EXERCISE
Going through the listing below, work out how many lines include "multiple" and give that number by itself.

EXTRACTED INFORMATION
*** Begin section ***
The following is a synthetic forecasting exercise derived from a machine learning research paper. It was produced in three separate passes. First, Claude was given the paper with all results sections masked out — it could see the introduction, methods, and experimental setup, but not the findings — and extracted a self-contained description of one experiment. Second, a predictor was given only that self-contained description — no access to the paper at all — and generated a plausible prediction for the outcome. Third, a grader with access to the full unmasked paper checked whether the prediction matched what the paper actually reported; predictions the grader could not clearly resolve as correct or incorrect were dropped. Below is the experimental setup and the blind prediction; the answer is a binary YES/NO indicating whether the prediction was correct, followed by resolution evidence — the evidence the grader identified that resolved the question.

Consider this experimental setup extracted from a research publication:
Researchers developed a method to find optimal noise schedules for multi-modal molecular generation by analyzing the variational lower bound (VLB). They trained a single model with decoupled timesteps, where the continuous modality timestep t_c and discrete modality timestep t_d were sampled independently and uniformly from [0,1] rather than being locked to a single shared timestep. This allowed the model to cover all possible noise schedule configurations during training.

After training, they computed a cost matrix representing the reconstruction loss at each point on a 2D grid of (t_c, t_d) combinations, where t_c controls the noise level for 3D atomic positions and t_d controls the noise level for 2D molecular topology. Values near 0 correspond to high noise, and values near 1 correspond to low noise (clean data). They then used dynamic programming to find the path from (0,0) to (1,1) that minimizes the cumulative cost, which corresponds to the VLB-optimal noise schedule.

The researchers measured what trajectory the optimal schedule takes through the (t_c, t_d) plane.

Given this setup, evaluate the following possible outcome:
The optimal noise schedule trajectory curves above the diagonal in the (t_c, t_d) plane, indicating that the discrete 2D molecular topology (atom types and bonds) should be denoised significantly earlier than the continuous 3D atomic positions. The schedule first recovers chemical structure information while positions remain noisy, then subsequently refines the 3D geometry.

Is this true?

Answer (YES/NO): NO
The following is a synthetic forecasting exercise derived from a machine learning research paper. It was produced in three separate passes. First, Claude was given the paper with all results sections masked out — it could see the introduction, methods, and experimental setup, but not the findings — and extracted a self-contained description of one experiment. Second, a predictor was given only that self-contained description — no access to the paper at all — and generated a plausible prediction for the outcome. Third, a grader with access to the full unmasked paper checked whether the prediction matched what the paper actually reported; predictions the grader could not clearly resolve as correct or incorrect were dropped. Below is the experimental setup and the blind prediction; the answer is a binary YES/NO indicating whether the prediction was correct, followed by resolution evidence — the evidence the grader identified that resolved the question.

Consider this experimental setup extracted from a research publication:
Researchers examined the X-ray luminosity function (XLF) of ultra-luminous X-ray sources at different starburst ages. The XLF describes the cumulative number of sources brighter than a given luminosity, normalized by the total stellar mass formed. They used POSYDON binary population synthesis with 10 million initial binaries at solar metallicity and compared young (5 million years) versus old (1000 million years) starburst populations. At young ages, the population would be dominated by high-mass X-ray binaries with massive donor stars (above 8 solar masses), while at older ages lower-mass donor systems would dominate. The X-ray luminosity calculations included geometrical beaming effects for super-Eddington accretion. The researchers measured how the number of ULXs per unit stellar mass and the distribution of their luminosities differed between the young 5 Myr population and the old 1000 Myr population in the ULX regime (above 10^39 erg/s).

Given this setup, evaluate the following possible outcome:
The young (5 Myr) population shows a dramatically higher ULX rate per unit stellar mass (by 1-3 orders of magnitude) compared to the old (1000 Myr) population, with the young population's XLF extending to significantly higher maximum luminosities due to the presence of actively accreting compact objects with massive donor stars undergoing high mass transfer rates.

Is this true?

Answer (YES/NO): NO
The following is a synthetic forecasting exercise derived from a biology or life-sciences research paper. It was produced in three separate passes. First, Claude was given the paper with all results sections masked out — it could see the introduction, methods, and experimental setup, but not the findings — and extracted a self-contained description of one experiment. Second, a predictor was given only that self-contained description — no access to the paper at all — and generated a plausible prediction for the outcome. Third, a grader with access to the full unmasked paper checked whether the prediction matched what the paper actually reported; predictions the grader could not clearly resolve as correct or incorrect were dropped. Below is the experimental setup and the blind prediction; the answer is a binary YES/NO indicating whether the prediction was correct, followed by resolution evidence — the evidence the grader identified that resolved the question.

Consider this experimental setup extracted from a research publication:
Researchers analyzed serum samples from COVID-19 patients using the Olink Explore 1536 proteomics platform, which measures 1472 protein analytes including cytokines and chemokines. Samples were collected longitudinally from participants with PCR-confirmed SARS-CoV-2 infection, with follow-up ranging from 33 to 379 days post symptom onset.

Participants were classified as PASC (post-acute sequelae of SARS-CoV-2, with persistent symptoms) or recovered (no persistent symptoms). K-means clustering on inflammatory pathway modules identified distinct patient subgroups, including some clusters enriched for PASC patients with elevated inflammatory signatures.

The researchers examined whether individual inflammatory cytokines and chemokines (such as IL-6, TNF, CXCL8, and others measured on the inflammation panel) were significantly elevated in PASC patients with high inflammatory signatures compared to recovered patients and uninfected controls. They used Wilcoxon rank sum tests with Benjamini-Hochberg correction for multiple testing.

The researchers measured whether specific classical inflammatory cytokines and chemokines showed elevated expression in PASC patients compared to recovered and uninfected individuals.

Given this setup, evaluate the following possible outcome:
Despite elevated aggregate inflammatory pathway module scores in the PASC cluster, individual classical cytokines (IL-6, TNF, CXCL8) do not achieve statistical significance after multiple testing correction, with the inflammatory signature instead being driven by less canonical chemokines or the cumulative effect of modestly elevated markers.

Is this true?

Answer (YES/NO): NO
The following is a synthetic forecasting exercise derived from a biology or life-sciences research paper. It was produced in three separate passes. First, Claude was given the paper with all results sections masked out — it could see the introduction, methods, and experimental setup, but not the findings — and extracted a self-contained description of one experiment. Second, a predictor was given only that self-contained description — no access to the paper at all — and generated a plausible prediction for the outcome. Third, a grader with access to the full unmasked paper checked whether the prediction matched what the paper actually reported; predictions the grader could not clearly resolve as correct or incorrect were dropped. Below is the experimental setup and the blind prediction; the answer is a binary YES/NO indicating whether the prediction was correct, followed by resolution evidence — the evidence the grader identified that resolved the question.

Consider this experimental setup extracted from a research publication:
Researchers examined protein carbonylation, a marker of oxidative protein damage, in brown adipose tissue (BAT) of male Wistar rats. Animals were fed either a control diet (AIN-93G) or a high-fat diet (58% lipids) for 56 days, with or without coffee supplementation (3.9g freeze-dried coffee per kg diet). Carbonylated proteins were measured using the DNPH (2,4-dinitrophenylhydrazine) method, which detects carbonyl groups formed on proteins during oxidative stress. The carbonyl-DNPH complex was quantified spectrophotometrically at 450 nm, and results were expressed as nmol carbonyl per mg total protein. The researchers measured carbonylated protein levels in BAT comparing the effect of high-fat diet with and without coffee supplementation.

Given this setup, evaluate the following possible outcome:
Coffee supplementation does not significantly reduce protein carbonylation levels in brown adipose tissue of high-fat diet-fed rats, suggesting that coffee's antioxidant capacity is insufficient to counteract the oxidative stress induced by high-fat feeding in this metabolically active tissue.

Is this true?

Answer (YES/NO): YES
*** End section ***
RESPONSE
2